Can it really when the tangled issue over import tariffs remains unresolved, as does the argument over Indian distillers’ demands to be allowed to call their molasses-based spirit ‘whisky.’

Will the duty come down? He shrugs. “Only if there is a level playing field. The EU’s position is that whisky is made from grain. We take a different view. If they want India to lower the tariff rates then they have to allow Indian producers the right to enter the EU with their products as they are, but that decision is up to the Indian government, not me.” He sits back.

But can India really become Scotch’s biggest market if there is this impasse?

“It will be the biggest. I will achieve it and W&M will be the biggest brand. We have 60 per cent of the market.
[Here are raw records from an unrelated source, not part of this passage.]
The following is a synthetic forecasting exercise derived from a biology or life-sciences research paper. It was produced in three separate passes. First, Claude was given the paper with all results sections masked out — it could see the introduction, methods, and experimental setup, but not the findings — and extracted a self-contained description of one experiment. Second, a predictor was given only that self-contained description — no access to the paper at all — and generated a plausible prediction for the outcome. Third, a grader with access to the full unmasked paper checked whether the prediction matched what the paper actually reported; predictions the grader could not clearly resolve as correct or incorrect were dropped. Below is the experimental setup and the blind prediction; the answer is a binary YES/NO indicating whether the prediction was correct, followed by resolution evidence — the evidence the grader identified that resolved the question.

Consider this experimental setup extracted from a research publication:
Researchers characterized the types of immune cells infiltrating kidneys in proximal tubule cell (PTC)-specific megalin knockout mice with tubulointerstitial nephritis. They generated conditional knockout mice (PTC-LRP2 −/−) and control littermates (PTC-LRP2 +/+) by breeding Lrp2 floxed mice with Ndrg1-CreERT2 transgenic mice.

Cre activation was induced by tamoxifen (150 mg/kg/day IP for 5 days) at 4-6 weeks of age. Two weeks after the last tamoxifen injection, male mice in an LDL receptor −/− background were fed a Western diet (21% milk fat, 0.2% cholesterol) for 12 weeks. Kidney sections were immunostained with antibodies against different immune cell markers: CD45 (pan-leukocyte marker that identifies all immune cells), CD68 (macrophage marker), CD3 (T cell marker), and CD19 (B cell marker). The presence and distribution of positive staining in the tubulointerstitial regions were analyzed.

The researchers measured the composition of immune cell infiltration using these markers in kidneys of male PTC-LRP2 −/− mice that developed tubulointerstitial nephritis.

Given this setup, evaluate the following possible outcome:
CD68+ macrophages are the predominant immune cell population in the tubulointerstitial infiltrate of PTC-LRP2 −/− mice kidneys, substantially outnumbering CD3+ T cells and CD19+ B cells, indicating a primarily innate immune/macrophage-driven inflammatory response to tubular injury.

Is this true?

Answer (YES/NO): YES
Access is one thing; distribution is another. Even if tariffs are reduced, market penetration depends on distribution. We have control of that.”

Couldn’t he, as a player in both sides of the war, act as a peace broker? “Peace?” He feigns surprise. “I’m not at war! I’m not a member of the SWA, so I’m free to do and say what I want, but I have no intention to fight with anyone. I will co-operate to the best intent I can.” A glimmer of hope, then comes the caveat: “But if they want the Indian spirits industry open to European spirits then they have to reciprocate.”

But that’s not going to happen. He shrugs again, a smile playing at the corners of his mouth. “I have better things to do with my time than argue with people.”

Then he sits forward. The voice has changed. It’s louder, firmer, tinged with impatience. “They keep saying that India is breaking WTO rules, but the WTO has no jurisdiction to try and enforce change in a country’s constitution. The Indian constitution gives the right to raise taxes on tobacco and alcohol to each of the 28 states. The central government has no control over that. The WTO can try and force the Indian government to reduce import taxes, but no-one can influence each of the state governments on what taxes they levy. What then is the use of the WTO and the SWA yelling at the central government? What have we achieved in all of this? Nothing!” His voice drops again, sounding either resigned, or bored. “The SWA has to compromise, but if it doesn’t we can peacefully co-exist.”

He nods, stands up and leaves. The story is far from over. Earlier, asked about his flamboyant image he responded that he’d lived life on his own terms since he was 28. Nothing has changed.